Requirements:
Write each line exactly as it stands, from the line containing "From the scene" through the end of the data.

Information shown:
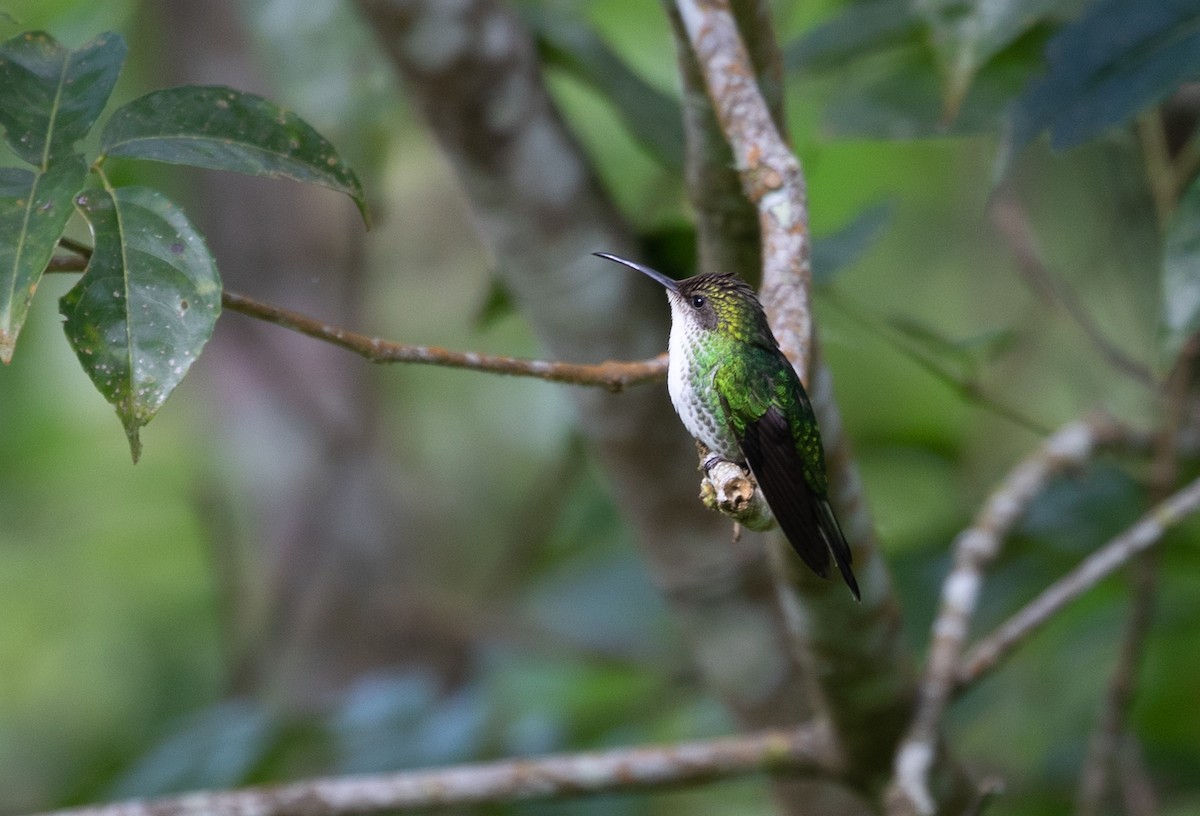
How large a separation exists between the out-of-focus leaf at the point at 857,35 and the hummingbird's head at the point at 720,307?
111 centimetres

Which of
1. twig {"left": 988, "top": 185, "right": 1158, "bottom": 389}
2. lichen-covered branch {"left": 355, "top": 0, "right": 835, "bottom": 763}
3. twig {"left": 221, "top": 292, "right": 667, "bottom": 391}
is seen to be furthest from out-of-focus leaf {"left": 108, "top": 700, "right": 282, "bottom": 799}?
twig {"left": 988, "top": 185, "right": 1158, "bottom": 389}

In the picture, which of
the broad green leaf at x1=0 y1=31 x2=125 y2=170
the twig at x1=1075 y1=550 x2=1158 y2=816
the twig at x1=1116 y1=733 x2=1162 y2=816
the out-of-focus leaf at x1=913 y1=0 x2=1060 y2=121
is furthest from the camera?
the twig at x1=1116 y1=733 x2=1162 y2=816

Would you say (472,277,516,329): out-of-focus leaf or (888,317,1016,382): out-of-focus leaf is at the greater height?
(472,277,516,329): out-of-focus leaf

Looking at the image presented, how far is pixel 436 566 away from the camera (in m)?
4.61

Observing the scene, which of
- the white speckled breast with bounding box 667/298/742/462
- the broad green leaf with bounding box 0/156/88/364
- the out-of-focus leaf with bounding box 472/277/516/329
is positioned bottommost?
the white speckled breast with bounding box 667/298/742/462

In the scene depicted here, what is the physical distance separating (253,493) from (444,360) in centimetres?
305

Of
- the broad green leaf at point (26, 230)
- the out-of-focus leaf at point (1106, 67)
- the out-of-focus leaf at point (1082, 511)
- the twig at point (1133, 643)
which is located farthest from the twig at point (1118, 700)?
the broad green leaf at point (26, 230)

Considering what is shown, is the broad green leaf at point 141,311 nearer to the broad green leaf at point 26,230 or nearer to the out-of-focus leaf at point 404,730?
the broad green leaf at point 26,230

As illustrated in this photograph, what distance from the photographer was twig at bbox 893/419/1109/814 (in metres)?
1.99

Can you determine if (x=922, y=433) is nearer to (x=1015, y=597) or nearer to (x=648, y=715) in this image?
(x=1015, y=597)

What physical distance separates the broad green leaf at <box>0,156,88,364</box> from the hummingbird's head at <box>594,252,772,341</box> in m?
0.69

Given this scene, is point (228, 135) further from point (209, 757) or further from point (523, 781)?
point (209, 757)

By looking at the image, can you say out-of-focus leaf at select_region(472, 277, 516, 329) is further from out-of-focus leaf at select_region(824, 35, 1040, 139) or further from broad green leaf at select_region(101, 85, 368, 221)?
broad green leaf at select_region(101, 85, 368, 221)

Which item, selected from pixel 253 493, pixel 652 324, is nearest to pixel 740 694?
pixel 652 324
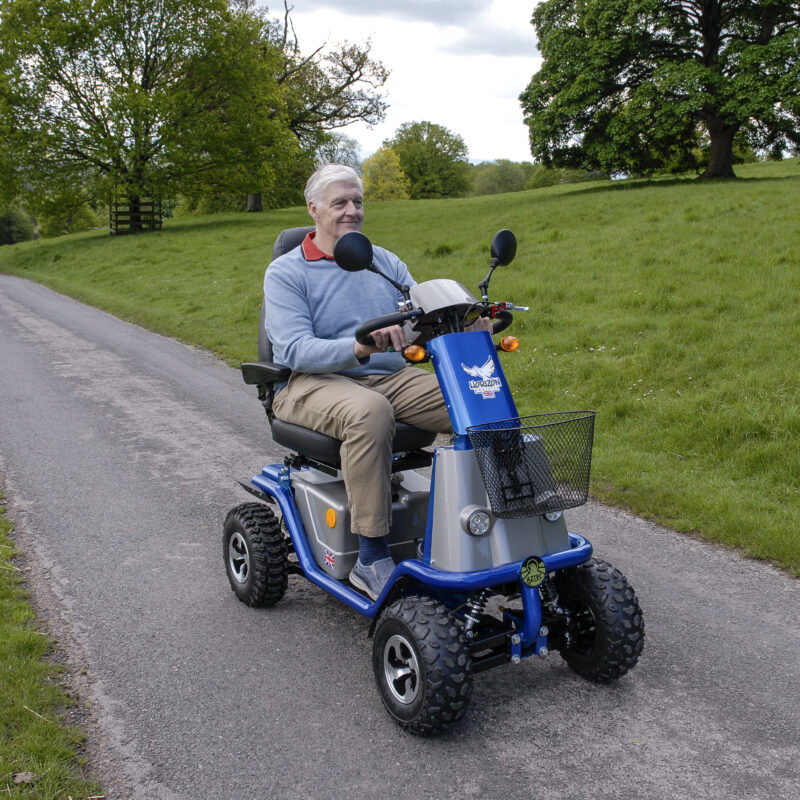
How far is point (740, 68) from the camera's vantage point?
19.8m

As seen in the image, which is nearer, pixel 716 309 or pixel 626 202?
pixel 716 309

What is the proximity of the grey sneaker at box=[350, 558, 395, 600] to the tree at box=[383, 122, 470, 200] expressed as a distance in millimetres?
65168

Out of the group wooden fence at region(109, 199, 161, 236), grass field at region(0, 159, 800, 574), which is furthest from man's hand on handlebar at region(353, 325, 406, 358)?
wooden fence at region(109, 199, 161, 236)

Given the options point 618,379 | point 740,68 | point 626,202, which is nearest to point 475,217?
point 626,202

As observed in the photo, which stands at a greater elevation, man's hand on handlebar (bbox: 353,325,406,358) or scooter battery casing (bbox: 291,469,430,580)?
man's hand on handlebar (bbox: 353,325,406,358)

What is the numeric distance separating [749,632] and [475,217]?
1910 centimetres

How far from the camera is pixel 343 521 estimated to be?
3295 mm

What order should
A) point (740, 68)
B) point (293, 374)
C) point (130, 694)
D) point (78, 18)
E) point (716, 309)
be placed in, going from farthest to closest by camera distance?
point (78, 18) < point (740, 68) < point (716, 309) < point (293, 374) < point (130, 694)

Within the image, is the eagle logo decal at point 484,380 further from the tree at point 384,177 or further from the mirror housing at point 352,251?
the tree at point 384,177

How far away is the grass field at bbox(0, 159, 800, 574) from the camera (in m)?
5.07

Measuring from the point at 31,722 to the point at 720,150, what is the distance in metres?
23.2

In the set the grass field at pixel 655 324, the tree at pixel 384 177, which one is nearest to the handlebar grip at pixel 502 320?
the grass field at pixel 655 324

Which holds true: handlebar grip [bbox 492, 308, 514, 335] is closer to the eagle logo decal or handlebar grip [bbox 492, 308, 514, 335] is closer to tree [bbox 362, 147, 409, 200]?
the eagle logo decal

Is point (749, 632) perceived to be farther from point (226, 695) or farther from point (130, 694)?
point (130, 694)
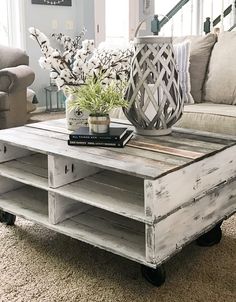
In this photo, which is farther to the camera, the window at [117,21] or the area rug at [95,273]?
the window at [117,21]

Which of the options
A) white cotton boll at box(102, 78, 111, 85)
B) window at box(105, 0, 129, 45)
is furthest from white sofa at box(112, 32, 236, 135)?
window at box(105, 0, 129, 45)

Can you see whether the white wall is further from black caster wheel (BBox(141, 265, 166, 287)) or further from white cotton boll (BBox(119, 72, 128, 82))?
black caster wheel (BBox(141, 265, 166, 287))

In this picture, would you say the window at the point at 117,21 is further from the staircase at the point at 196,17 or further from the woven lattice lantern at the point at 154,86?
the woven lattice lantern at the point at 154,86

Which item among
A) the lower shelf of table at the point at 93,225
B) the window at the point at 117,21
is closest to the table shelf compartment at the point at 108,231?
the lower shelf of table at the point at 93,225

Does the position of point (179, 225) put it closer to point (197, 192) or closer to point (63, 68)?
point (197, 192)

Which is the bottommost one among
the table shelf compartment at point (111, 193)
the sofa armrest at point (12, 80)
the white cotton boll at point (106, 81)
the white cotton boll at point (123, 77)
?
the table shelf compartment at point (111, 193)

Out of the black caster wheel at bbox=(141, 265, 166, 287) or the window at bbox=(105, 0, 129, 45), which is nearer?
the black caster wheel at bbox=(141, 265, 166, 287)

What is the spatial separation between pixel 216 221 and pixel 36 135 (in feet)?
2.85

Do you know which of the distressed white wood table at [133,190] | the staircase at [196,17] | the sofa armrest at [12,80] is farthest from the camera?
the staircase at [196,17]

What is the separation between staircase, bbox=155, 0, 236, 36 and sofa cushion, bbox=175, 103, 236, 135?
214 centimetres

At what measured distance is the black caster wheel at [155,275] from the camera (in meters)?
1.61

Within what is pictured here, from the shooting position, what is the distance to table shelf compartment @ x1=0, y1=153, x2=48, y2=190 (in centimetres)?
187

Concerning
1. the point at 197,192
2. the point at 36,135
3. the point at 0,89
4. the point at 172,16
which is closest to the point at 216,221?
the point at 197,192

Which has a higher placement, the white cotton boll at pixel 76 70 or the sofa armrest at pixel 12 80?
the white cotton boll at pixel 76 70
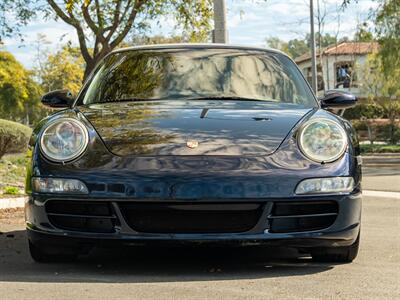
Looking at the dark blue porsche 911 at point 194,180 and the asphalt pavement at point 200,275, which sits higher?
the dark blue porsche 911 at point 194,180

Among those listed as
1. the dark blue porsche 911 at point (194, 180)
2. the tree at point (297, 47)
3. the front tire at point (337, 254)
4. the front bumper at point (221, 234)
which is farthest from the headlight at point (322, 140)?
the tree at point (297, 47)

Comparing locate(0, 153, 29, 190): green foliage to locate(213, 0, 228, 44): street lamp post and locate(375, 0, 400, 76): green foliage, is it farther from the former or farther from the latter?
locate(375, 0, 400, 76): green foliage

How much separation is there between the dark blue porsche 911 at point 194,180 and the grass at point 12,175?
16.4 ft

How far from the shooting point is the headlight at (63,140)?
13.8ft

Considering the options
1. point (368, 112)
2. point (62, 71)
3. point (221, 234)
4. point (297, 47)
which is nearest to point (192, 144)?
point (221, 234)

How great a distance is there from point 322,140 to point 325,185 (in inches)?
13.3

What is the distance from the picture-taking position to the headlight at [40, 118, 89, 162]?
4199 millimetres

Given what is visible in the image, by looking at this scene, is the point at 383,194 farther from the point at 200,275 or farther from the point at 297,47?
the point at 297,47

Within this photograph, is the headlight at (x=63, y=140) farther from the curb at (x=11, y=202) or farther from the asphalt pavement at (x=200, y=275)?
the curb at (x=11, y=202)

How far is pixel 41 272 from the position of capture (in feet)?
13.9

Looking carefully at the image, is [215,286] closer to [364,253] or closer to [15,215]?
[364,253]

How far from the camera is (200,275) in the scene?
4.10m

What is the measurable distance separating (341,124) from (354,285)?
110 cm

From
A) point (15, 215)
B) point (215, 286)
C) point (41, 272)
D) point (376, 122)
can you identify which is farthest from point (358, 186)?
point (376, 122)
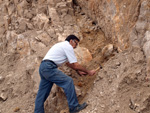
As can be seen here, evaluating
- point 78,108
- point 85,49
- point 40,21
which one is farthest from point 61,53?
point 40,21

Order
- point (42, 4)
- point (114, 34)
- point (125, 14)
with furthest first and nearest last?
1. point (42, 4)
2. point (114, 34)
3. point (125, 14)

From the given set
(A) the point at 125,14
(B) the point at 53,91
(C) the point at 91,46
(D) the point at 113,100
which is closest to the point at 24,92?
(B) the point at 53,91

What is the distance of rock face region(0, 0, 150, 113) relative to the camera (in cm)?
348

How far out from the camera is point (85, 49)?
Answer: 533 centimetres

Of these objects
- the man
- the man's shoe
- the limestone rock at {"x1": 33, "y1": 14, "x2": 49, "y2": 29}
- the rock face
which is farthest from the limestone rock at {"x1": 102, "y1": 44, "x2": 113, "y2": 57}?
the limestone rock at {"x1": 33, "y1": 14, "x2": 49, "y2": 29}

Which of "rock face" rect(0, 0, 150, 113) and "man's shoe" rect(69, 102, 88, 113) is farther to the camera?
"man's shoe" rect(69, 102, 88, 113)

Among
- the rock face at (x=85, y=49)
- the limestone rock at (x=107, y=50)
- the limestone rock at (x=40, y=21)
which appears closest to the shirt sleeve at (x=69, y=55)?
Result: the rock face at (x=85, y=49)

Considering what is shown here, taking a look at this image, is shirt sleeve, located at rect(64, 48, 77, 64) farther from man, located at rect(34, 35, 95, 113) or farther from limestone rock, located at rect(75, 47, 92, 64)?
limestone rock, located at rect(75, 47, 92, 64)

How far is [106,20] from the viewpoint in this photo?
523cm

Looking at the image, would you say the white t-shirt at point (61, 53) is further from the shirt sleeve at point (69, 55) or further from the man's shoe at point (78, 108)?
the man's shoe at point (78, 108)

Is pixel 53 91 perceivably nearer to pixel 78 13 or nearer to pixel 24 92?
pixel 24 92

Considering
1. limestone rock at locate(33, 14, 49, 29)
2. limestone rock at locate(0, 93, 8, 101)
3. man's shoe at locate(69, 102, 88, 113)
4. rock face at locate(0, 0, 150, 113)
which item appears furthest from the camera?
limestone rock at locate(33, 14, 49, 29)

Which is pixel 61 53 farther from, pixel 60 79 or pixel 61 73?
pixel 60 79

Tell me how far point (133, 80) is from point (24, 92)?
3116mm
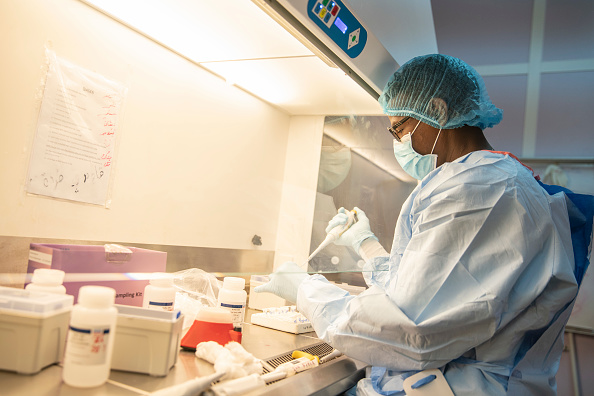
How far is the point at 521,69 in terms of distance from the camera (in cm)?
343

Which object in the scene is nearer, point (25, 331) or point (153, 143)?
point (25, 331)

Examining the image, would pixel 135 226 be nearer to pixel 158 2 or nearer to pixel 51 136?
pixel 51 136

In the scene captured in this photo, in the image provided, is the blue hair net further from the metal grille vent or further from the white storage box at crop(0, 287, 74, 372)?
the white storage box at crop(0, 287, 74, 372)

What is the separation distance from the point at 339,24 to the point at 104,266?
0.95 metres

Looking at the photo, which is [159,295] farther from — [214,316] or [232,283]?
[232,283]

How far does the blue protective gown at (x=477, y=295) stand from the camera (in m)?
1.02

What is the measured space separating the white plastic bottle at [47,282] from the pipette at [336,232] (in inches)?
36.7

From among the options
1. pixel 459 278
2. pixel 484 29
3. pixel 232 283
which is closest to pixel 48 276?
pixel 232 283

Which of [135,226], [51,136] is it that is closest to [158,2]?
[51,136]

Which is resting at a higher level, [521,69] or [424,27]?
[521,69]

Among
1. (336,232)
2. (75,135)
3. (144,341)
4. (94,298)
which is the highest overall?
(75,135)

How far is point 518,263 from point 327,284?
0.57 m

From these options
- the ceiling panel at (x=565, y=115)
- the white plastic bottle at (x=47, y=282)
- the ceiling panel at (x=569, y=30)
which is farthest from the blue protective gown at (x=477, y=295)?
the ceiling panel at (x=569, y=30)

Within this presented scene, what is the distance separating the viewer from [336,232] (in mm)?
1846
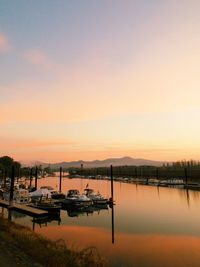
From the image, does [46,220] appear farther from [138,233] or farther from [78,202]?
[138,233]

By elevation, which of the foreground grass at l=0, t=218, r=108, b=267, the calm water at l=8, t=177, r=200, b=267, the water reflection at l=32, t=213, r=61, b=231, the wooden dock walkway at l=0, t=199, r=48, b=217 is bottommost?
the calm water at l=8, t=177, r=200, b=267

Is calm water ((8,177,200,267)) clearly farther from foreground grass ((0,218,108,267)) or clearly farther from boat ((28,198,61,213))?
foreground grass ((0,218,108,267))

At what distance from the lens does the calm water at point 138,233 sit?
25.4 m

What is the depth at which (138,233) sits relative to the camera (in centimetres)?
3469

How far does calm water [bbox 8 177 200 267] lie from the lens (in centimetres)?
2544

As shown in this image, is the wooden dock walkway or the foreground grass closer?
the foreground grass

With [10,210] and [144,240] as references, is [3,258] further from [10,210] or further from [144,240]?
[10,210]

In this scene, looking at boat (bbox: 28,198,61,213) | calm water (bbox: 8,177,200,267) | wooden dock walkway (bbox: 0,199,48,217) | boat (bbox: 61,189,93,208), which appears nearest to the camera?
calm water (bbox: 8,177,200,267)

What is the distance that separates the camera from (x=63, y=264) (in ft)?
56.7

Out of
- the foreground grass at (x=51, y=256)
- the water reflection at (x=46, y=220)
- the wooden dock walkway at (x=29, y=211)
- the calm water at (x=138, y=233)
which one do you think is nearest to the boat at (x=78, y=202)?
the calm water at (x=138, y=233)

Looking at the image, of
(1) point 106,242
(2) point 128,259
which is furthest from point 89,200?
(2) point 128,259

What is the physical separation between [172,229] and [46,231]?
1596 centimetres

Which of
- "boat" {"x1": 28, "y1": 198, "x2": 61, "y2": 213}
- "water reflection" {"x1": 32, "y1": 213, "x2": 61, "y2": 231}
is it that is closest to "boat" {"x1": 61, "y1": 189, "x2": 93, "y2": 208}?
"boat" {"x1": 28, "y1": 198, "x2": 61, "y2": 213}

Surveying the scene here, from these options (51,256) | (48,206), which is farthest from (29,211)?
(51,256)
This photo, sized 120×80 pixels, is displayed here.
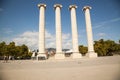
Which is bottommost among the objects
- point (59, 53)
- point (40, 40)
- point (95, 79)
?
point (95, 79)

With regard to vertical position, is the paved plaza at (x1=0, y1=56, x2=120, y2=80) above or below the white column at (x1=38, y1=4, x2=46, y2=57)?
below

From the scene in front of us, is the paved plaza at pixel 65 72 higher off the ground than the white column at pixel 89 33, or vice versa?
the white column at pixel 89 33

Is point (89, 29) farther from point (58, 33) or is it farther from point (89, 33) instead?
point (58, 33)

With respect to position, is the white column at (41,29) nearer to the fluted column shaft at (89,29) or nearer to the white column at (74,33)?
the white column at (74,33)

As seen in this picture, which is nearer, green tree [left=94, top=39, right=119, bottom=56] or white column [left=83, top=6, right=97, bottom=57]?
white column [left=83, top=6, right=97, bottom=57]

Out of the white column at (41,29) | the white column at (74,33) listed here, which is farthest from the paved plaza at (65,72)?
the white column at (74,33)

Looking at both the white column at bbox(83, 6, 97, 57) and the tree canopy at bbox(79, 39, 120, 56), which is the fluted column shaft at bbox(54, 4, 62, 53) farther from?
the tree canopy at bbox(79, 39, 120, 56)

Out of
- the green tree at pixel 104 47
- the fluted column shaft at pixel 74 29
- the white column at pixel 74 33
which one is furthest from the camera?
the green tree at pixel 104 47

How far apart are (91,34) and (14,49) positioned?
128 feet

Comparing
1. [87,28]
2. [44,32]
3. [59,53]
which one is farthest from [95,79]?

Solution to the exercise:
From the scene in front of us, is the paved plaza at pixel 65 72 higher off the ground than the white column at pixel 89 33, or vice versa?
the white column at pixel 89 33

Is point (89, 29) farther from point (58, 33) or is it farther from point (89, 33) instead?
point (58, 33)

With respect to position, is the white column at (41,29) nearer to the fluted column shaft at (89,29) or nearer to the white column at (74,33)?
the white column at (74,33)

As seen in this picture, which is nearer, green tree [left=94, top=39, right=119, bottom=56] or white column [left=83, top=6, right=97, bottom=57]?
white column [left=83, top=6, right=97, bottom=57]

Out of the white column at (41,29) | the white column at (74,33) listed here, which is farthest from the paved plaza at (65,72)?
the white column at (74,33)

Looking at both the white column at bbox(83, 6, 97, 57) and the tree canopy at bbox(79, 39, 120, 56), which is the fluted column shaft at bbox(54, 4, 62, 53) farther from?
the tree canopy at bbox(79, 39, 120, 56)

Out of
- the green tree at pixel 104 47
- the fluted column shaft at pixel 74 29
- the white column at pixel 74 33
which one is furthest from the camera?
the green tree at pixel 104 47

How far apart are (91,34) and (14,49) positioned?
128 feet

Comparing
1. [87,28]
2. [44,32]
3. [59,53]
which one is farthest from [95,79]?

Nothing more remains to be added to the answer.